[Passage start]

During the tense months when Russian units began assembling near the Ukrainian border, Kosovans were already debating whether Belgrade might use the conflict as an excuse to attack Kosovo, which declared independence from Serbia in 2008.
Indeed, there are few Europeans that better understand what Ukrainians are currently going through than the people of Kosovo, who had to endure a conflict waged by a neighbouring state and fuelled by nationalist ideology a little over 20 years ago.
The 1998 Kosovo war was a culmination of years of state repression of Yugoslavia against ethnic Albanians; nine years after Slobodan Milosevic had revoked Kosovo’s autonomy bringing the province under the direct control of Belgrade.
The war between the Yugoslav forces and Kosovo Liberation Army guerrilla lasted until June 1999 and ended only after NATO conducted a bombing campaign against Serbia for around three months in a bid to drive Milosevic’s forces out of Kosovo.
Much of the reporting in the Western media that has described the conflict in Ukraine as the first European war since WW2 have neglected this conflict, as well as the wars from Slovenia to Macedonia that accompanied the unraveling of Yugoslavia in the 1990s.
When the Ukraine war began, Kosovo was quick to pick its side: a government building was lit up with the yellow and blue colors of the Ukrainian flag. Kosovo also extended support for 20 journalists from Ukraine and pledged to accept 5,000 refugees.
The mutual cultural affinity and the stable political alliance between Serbia and Russia made Belgrade an important player on the sidelines of Putin’s newest military adventure, unavoidably dragging Kosovo in the list of hotspot places in this part of the region that could see a spillover of war.
Aware of the vulnerability of the region, Western diplomats were quick to react: German Foreign Affairs Minister, Annalena Baerbock, visited Sarajevo, Prishtina and Belgrade, while Borrell visited Albania starting a tour in the region and delivered messages of hope for the quick EU integration for the Western Balkans countries in light of recent events in Europe.
Security issues
Kosovo’s government established a ‘Security Fund’ and invited citizens to donate funds to the young Kosovo army. But although popular, the initiative is not expected to have any major impact on the strength of Kosovo’s military.
The government has also formed a working group on Kosovo’s NATO membership bid, which is held up by the fact that five EU member states – Spain, Greece, Slovakia, Romania and Cyprus – do not recognise its independence.

[Passage end]
[Extracted records start]

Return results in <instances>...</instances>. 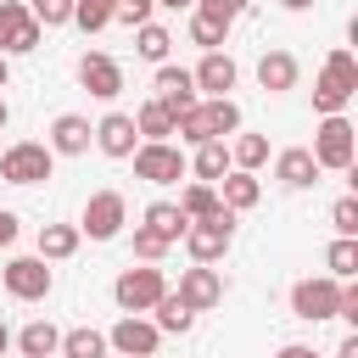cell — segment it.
<instances>
[{"mask_svg": "<svg viewBox=\"0 0 358 358\" xmlns=\"http://www.w3.org/2000/svg\"><path fill=\"white\" fill-rule=\"evenodd\" d=\"M45 28L28 17V0H0V56H28L39 50Z\"/></svg>", "mask_w": 358, "mask_h": 358, "instance_id": "10", "label": "cell"}, {"mask_svg": "<svg viewBox=\"0 0 358 358\" xmlns=\"http://www.w3.org/2000/svg\"><path fill=\"white\" fill-rule=\"evenodd\" d=\"M112 347H106V330H90V324H73V330H62V347H56V358H106Z\"/></svg>", "mask_w": 358, "mask_h": 358, "instance_id": "25", "label": "cell"}, {"mask_svg": "<svg viewBox=\"0 0 358 358\" xmlns=\"http://www.w3.org/2000/svg\"><path fill=\"white\" fill-rule=\"evenodd\" d=\"M134 179H145V185H179L185 173H190V157L173 145V140H162V145H134Z\"/></svg>", "mask_w": 358, "mask_h": 358, "instance_id": "6", "label": "cell"}, {"mask_svg": "<svg viewBox=\"0 0 358 358\" xmlns=\"http://www.w3.org/2000/svg\"><path fill=\"white\" fill-rule=\"evenodd\" d=\"M352 95H358V56H352L347 45H336V50L324 56L319 78H313V112H319V117H341Z\"/></svg>", "mask_w": 358, "mask_h": 358, "instance_id": "1", "label": "cell"}, {"mask_svg": "<svg viewBox=\"0 0 358 358\" xmlns=\"http://www.w3.org/2000/svg\"><path fill=\"white\" fill-rule=\"evenodd\" d=\"M134 257H140V263H162V257H168V241H157L151 229L134 224Z\"/></svg>", "mask_w": 358, "mask_h": 358, "instance_id": "38", "label": "cell"}, {"mask_svg": "<svg viewBox=\"0 0 358 358\" xmlns=\"http://www.w3.org/2000/svg\"><path fill=\"white\" fill-rule=\"evenodd\" d=\"M134 117V134H140V145H162V140H173V117H168V106L162 101H145L140 112H129Z\"/></svg>", "mask_w": 358, "mask_h": 358, "instance_id": "22", "label": "cell"}, {"mask_svg": "<svg viewBox=\"0 0 358 358\" xmlns=\"http://www.w3.org/2000/svg\"><path fill=\"white\" fill-rule=\"evenodd\" d=\"M218 207H224V201H218L213 185H185V196H179V213H185L190 224H196V218H213Z\"/></svg>", "mask_w": 358, "mask_h": 358, "instance_id": "32", "label": "cell"}, {"mask_svg": "<svg viewBox=\"0 0 358 358\" xmlns=\"http://www.w3.org/2000/svg\"><path fill=\"white\" fill-rule=\"evenodd\" d=\"M95 6H106V11H117V0H95Z\"/></svg>", "mask_w": 358, "mask_h": 358, "instance_id": "48", "label": "cell"}, {"mask_svg": "<svg viewBox=\"0 0 358 358\" xmlns=\"http://www.w3.org/2000/svg\"><path fill=\"white\" fill-rule=\"evenodd\" d=\"M151 101H162L168 106V117L179 123L201 95H196V78H190V67H173V62H162L157 73H151Z\"/></svg>", "mask_w": 358, "mask_h": 358, "instance_id": "11", "label": "cell"}, {"mask_svg": "<svg viewBox=\"0 0 358 358\" xmlns=\"http://www.w3.org/2000/svg\"><path fill=\"white\" fill-rule=\"evenodd\" d=\"M324 268H330V280H352L358 274V241H347V235H336L330 241V252H324Z\"/></svg>", "mask_w": 358, "mask_h": 358, "instance_id": "31", "label": "cell"}, {"mask_svg": "<svg viewBox=\"0 0 358 358\" xmlns=\"http://www.w3.org/2000/svg\"><path fill=\"white\" fill-rule=\"evenodd\" d=\"M330 224H336V235L358 241V196H341V201L330 207Z\"/></svg>", "mask_w": 358, "mask_h": 358, "instance_id": "36", "label": "cell"}, {"mask_svg": "<svg viewBox=\"0 0 358 358\" xmlns=\"http://www.w3.org/2000/svg\"><path fill=\"white\" fill-rule=\"evenodd\" d=\"M296 78H302V62H296L291 50H263V56H257V84H263L268 95L296 90Z\"/></svg>", "mask_w": 358, "mask_h": 358, "instance_id": "18", "label": "cell"}, {"mask_svg": "<svg viewBox=\"0 0 358 358\" xmlns=\"http://www.w3.org/2000/svg\"><path fill=\"white\" fill-rule=\"evenodd\" d=\"M56 347H62V330L50 319H34V324L17 330V352L22 358H56Z\"/></svg>", "mask_w": 358, "mask_h": 358, "instance_id": "24", "label": "cell"}, {"mask_svg": "<svg viewBox=\"0 0 358 358\" xmlns=\"http://www.w3.org/2000/svg\"><path fill=\"white\" fill-rule=\"evenodd\" d=\"M151 0H117V11H112V22H123V28H140V22H151Z\"/></svg>", "mask_w": 358, "mask_h": 358, "instance_id": "39", "label": "cell"}, {"mask_svg": "<svg viewBox=\"0 0 358 358\" xmlns=\"http://www.w3.org/2000/svg\"><path fill=\"white\" fill-rule=\"evenodd\" d=\"M229 168H235V162H229V145H224V140H207V145H196V157H190L196 185H218Z\"/></svg>", "mask_w": 358, "mask_h": 358, "instance_id": "23", "label": "cell"}, {"mask_svg": "<svg viewBox=\"0 0 358 358\" xmlns=\"http://www.w3.org/2000/svg\"><path fill=\"white\" fill-rule=\"evenodd\" d=\"M224 39H229V22H213V17L190 11V45H201V56H207V50H218Z\"/></svg>", "mask_w": 358, "mask_h": 358, "instance_id": "33", "label": "cell"}, {"mask_svg": "<svg viewBox=\"0 0 358 358\" xmlns=\"http://www.w3.org/2000/svg\"><path fill=\"white\" fill-rule=\"evenodd\" d=\"M50 157H84L90 145H95V123L90 117H78V112H62L56 123H50Z\"/></svg>", "mask_w": 358, "mask_h": 358, "instance_id": "16", "label": "cell"}, {"mask_svg": "<svg viewBox=\"0 0 358 358\" xmlns=\"http://www.w3.org/2000/svg\"><path fill=\"white\" fill-rule=\"evenodd\" d=\"M336 308H341V280H330V274H308V280L291 285V313H296V319L324 324V319H336Z\"/></svg>", "mask_w": 358, "mask_h": 358, "instance_id": "5", "label": "cell"}, {"mask_svg": "<svg viewBox=\"0 0 358 358\" xmlns=\"http://www.w3.org/2000/svg\"><path fill=\"white\" fill-rule=\"evenodd\" d=\"M313 162H319V173L330 168V173H352V157H358V129L347 123V112L341 117H319V129H313Z\"/></svg>", "mask_w": 358, "mask_h": 358, "instance_id": "2", "label": "cell"}, {"mask_svg": "<svg viewBox=\"0 0 358 358\" xmlns=\"http://www.w3.org/2000/svg\"><path fill=\"white\" fill-rule=\"evenodd\" d=\"M73 22H78L84 34H101V28H112V11L95 6V0H73Z\"/></svg>", "mask_w": 358, "mask_h": 358, "instance_id": "35", "label": "cell"}, {"mask_svg": "<svg viewBox=\"0 0 358 358\" xmlns=\"http://www.w3.org/2000/svg\"><path fill=\"white\" fill-rule=\"evenodd\" d=\"M229 241H235V213H229V207H218L213 218H196V224L185 229V252H190L196 263H218V257L229 252Z\"/></svg>", "mask_w": 358, "mask_h": 358, "instance_id": "8", "label": "cell"}, {"mask_svg": "<svg viewBox=\"0 0 358 358\" xmlns=\"http://www.w3.org/2000/svg\"><path fill=\"white\" fill-rule=\"evenodd\" d=\"M95 145H101V157H112V162H129V157H134V145H140V134H134V117H129V112H106V117L95 123Z\"/></svg>", "mask_w": 358, "mask_h": 358, "instance_id": "17", "label": "cell"}, {"mask_svg": "<svg viewBox=\"0 0 358 358\" xmlns=\"http://www.w3.org/2000/svg\"><path fill=\"white\" fill-rule=\"evenodd\" d=\"M140 229H151L157 241L179 246V241H185V229H190V218L179 213V201H151V207L140 213Z\"/></svg>", "mask_w": 358, "mask_h": 358, "instance_id": "21", "label": "cell"}, {"mask_svg": "<svg viewBox=\"0 0 358 358\" xmlns=\"http://www.w3.org/2000/svg\"><path fill=\"white\" fill-rule=\"evenodd\" d=\"M78 84H84L95 101H117V95H123V62H112L106 50H84V56H78Z\"/></svg>", "mask_w": 358, "mask_h": 358, "instance_id": "13", "label": "cell"}, {"mask_svg": "<svg viewBox=\"0 0 358 358\" xmlns=\"http://www.w3.org/2000/svg\"><path fill=\"white\" fill-rule=\"evenodd\" d=\"M336 358H358V330H352V336H341V347H336Z\"/></svg>", "mask_w": 358, "mask_h": 358, "instance_id": "42", "label": "cell"}, {"mask_svg": "<svg viewBox=\"0 0 358 358\" xmlns=\"http://www.w3.org/2000/svg\"><path fill=\"white\" fill-rule=\"evenodd\" d=\"M213 190H218V201H224L229 213H252V207L263 201V185H257V173H241V168H229V173H224Z\"/></svg>", "mask_w": 358, "mask_h": 358, "instance_id": "20", "label": "cell"}, {"mask_svg": "<svg viewBox=\"0 0 358 358\" xmlns=\"http://www.w3.org/2000/svg\"><path fill=\"white\" fill-rule=\"evenodd\" d=\"M246 6H252V0H196V11H201V17H213V22H241V17H246Z\"/></svg>", "mask_w": 358, "mask_h": 358, "instance_id": "37", "label": "cell"}, {"mask_svg": "<svg viewBox=\"0 0 358 358\" xmlns=\"http://www.w3.org/2000/svg\"><path fill=\"white\" fill-rule=\"evenodd\" d=\"M134 50H140L145 62H157V67H162V62H168V50H173V34H168L162 22H140V28H134Z\"/></svg>", "mask_w": 358, "mask_h": 358, "instance_id": "29", "label": "cell"}, {"mask_svg": "<svg viewBox=\"0 0 358 358\" xmlns=\"http://www.w3.org/2000/svg\"><path fill=\"white\" fill-rule=\"evenodd\" d=\"M280 6H285V11H308L313 0H280Z\"/></svg>", "mask_w": 358, "mask_h": 358, "instance_id": "45", "label": "cell"}, {"mask_svg": "<svg viewBox=\"0 0 358 358\" xmlns=\"http://www.w3.org/2000/svg\"><path fill=\"white\" fill-rule=\"evenodd\" d=\"M229 162H235L241 173H257V168L268 162V140H263V134H235V145H229Z\"/></svg>", "mask_w": 358, "mask_h": 358, "instance_id": "30", "label": "cell"}, {"mask_svg": "<svg viewBox=\"0 0 358 358\" xmlns=\"http://www.w3.org/2000/svg\"><path fill=\"white\" fill-rule=\"evenodd\" d=\"M6 78H11V62H6V56H0V90H6Z\"/></svg>", "mask_w": 358, "mask_h": 358, "instance_id": "47", "label": "cell"}, {"mask_svg": "<svg viewBox=\"0 0 358 358\" xmlns=\"http://www.w3.org/2000/svg\"><path fill=\"white\" fill-rule=\"evenodd\" d=\"M56 173V157L45 140H17L0 151V185H45Z\"/></svg>", "mask_w": 358, "mask_h": 358, "instance_id": "3", "label": "cell"}, {"mask_svg": "<svg viewBox=\"0 0 358 358\" xmlns=\"http://www.w3.org/2000/svg\"><path fill=\"white\" fill-rule=\"evenodd\" d=\"M123 224H129V201H123V190H95V196L84 201L78 235H90V241H117Z\"/></svg>", "mask_w": 358, "mask_h": 358, "instance_id": "7", "label": "cell"}, {"mask_svg": "<svg viewBox=\"0 0 358 358\" xmlns=\"http://www.w3.org/2000/svg\"><path fill=\"white\" fill-rule=\"evenodd\" d=\"M0 280H6V291L17 296V302H45L50 296V285H56V274H50V263L34 252V257H11L6 268H0Z\"/></svg>", "mask_w": 358, "mask_h": 358, "instance_id": "9", "label": "cell"}, {"mask_svg": "<svg viewBox=\"0 0 358 358\" xmlns=\"http://www.w3.org/2000/svg\"><path fill=\"white\" fill-rule=\"evenodd\" d=\"M190 78H196V90H207V101H224V95L235 90L241 67H235V56H229V50H207V56L190 67Z\"/></svg>", "mask_w": 358, "mask_h": 358, "instance_id": "15", "label": "cell"}, {"mask_svg": "<svg viewBox=\"0 0 358 358\" xmlns=\"http://www.w3.org/2000/svg\"><path fill=\"white\" fill-rule=\"evenodd\" d=\"M201 123H207V140H224V134H241V106L224 95V101H201Z\"/></svg>", "mask_w": 358, "mask_h": 358, "instance_id": "27", "label": "cell"}, {"mask_svg": "<svg viewBox=\"0 0 358 358\" xmlns=\"http://www.w3.org/2000/svg\"><path fill=\"white\" fill-rule=\"evenodd\" d=\"M28 17L39 28H62V22H73V0H28Z\"/></svg>", "mask_w": 358, "mask_h": 358, "instance_id": "34", "label": "cell"}, {"mask_svg": "<svg viewBox=\"0 0 358 358\" xmlns=\"http://www.w3.org/2000/svg\"><path fill=\"white\" fill-rule=\"evenodd\" d=\"M274 358H319V352H313V347H302V341H285Z\"/></svg>", "mask_w": 358, "mask_h": 358, "instance_id": "41", "label": "cell"}, {"mask_svg": "<svg viewBox=\"0 0 358 358\" xmlns=\"http://www.w3.org/2000/svg\"><path fill=\"white\" fill-rule=\"evenodd\" d=\"M17 235H22V218L11 207H0V246H17Z\"/></svg>", "mask_w": 358, "mask_h": 358, "instance_id": "40", "label": "cell"}, {"mask_svg": "<svg viewBox=\"0 0 358 358\" xmlns=\"http://www.w3.org/2000/svg\"><path fill=\"white\" fill-rule=\"evenodd\" d=\"M6 123H11V106H6V95H0V129H6Z\"/></svg>", "mask_w": 358, "mask_h": 358, "instance_id": "46", "label": "cell"}, {"mask_svg": "<svg viewBox=\"0 0 358 358\" xmlns=\"http://www.w3.org/2000/svg\"><path fill=\"white\" fill-rule=\"evenodd\" d=\"M11 352V330H6V319H0V358Z\"/></svg>", "mask_w": 358, "mask_h": 358, "instance_id": "44", "label": "cell"}, {"mask_svg": "<svg viewBox=\"0 0 358 358\" xmlns=\"http://www.w3.org/2000/svg\"><path fill=\"white\" fill-rule=\"evenodd\" d=\"M190 313H207V308H218L224 302V274L213 268V263H196V268H185L179 274V291H173Z\"/></svg>", "mask_w": 358, "mask_h": 358, "instance_id": "14", "label": "cell"}, {"mask_svg": "<svg viewBox=\"0 0 358 358\" xmlns=\"http://www.w3.org/2000/svg\"><path fill=\"white\" fill-rule=\"evenodd\" d=\"M78 241H84L78 224H45V229H39V257H45V263H67V257L78 252Z\"/></svg>", "mask_w": 358, "mask_h": 358, "instance_id": "26", "label": "cell"}, {"mask_svg": "<svg viewBox=\"0 0 358 358\" xmlns=\"http://www.w3.org/2000/svg\"><path fill=\"white\" fill-rule=\"evenodd\" d=\"M151 313H157V319H151V324H157V330H162V336H185V330H190V324H196V313H190V308H185V302H179V296H173V291H162V296H157V308H151Z\"/></svg>", "mask_w": 358, "mask_h": 358, "instance_id": "28", "label": "cell"}, {"mask_svg": "<svg viewBox=\"0 0 358 358\" xmlns=\"http://www.w3.org/2000/svg\"><path fill=\"white\" fill-rule=\"evenodd\" d=\"M151 6H162V11H196V0H151Z\"/></svg>", "mask_w": 358, "mask_h": 358, "instance_id": "43", "label": "cell"}, {"mask_svg": "<svg viewBox=\"0 0 358 358\" xmlns=\"http://www.w3.org/2000/svg\"><path fill=\"white\" fill-rule=\"evenodd\" d=\"M162 291H168V280H162V268H157V263H140V268H123V274L112 280V302H117L123 313H151Z\"/></svg>", "mask_w": 358, "mask_h": 358, "instance_id": "4", "label": "cell"}, {"mask_svg": "<svg viewBox=\"0 0 358 358\" xmlns=\"http://www.w3.org/2000/svg\"><path fill=\"white\" fill-rule=\"evenodd\" d=\"M274 179H280L285 190H308V185H319V162H313V151H308V145H285V151L274 157Z\"/></svg>", "mask_w": 358, "mask_h": 358, "instance_id": "19", "label": "cell"}, {"mask_svg": "<svg viewBox=\"0 0 358 358\" xmlns=\"http://www.w3.org/2000/svg\"><path fill=\"white\" fill-rule=\"evenodd\" d=\"M157 341H162V330H157L145 313H123V319L106 330V347L123 352V358H157Z\"/></svg>", "mask_w": 358, "mask_h": 358, "instance_id": "12", "label": "cell"}]
</instances>
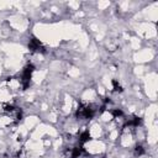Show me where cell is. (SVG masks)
Listing matches in <instances>:
<instances>
[{"instance_id": "1", "label": "cell", "mask_w": 158, "mask_h": 158, "mask_svg": "<svg viewBox=\"0 0 158 158\" xmlns=\"http://www.w3.org/2000/svg\"><path fill=\"white\" fill-rule=\"evenodd\" d=\"M28 48H30L32 52H35V53H42V52H44L43 44L41 43L40 40H37V38H35V37L30 40V42H28Z\"/></svg>"}, {"instance_id": "2", "label": "cell", "mask_w": 158, "mask_h": 158, "mask_svg": "<svg viewBox=\"0 0 158 158\" xmlns=\"http://www.w3.org/2000/svg\"><path fill=\"white\" fill-rule=\"evenodd\" d=\"M112 85H114V90L115 91H122V86L120 85V83L117 81V80H112Z\"/></svg>"}, {"instance_id": "3", "label": "cell", "mask_w": 158, "mask_h": 158, "mask_svg": "<svg viewBox=\"0 0 158 158\" xmlns=\"http://www.w3.org/2000/svg\"><path fill=\"white\" fill-rule=\"evenodd\" d=\"M143 153H144V149H143L142 146H137V147L135 148V154H136V156H141V154H143Z\"/></svg>"}]
</instances>
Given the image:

[Extracted records end]

Reproduce the passage on Kosovo from "During the tense" up to and including "Serbia in 2008.". The data stand apart from the passage on Kosovo and form separate material.

During the tense months when Russian units began assembling near the Ukrainian border, Kosovans were already debating whether Belgrade might use the conflict as an excuse to attack Kosovo, which declared independence from Serbia in 2008.